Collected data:
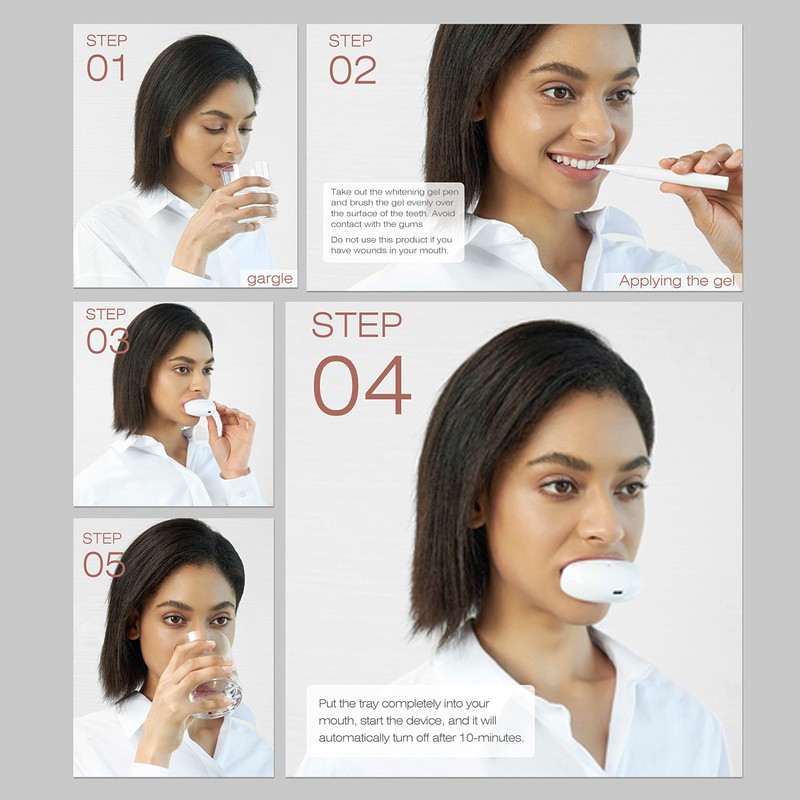 STEP
01

gargle

STEP
02

Take out the whitening gel pen and brush the gel evenly over the surface of the teeth. Avoid contact with the gums

Do not use this product if you have wounds in your mouth.

Applying the gel

STEP
03

STEP
04

Put the tray completely into your mouth, start the device, and it will automatically turn off after 10-minutes.

STEP
05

▶ [YOUR TASK]:
Without including any picture, print all of the entries above exactly.

▶ [TASK ANSWER]:
 STEP
01

gargle

STEP
02

Take out the whitening gel pen and brush the gel evenly over the surface of the teeth. Avoid contact with the gums

Do not use this product if you have wounds in your mouth.

Applying the gel

STEP
03

STEP
04

Put the tray completely into your mouth, start the device, and it will automatically turn off after 10-minutes.

STEP
05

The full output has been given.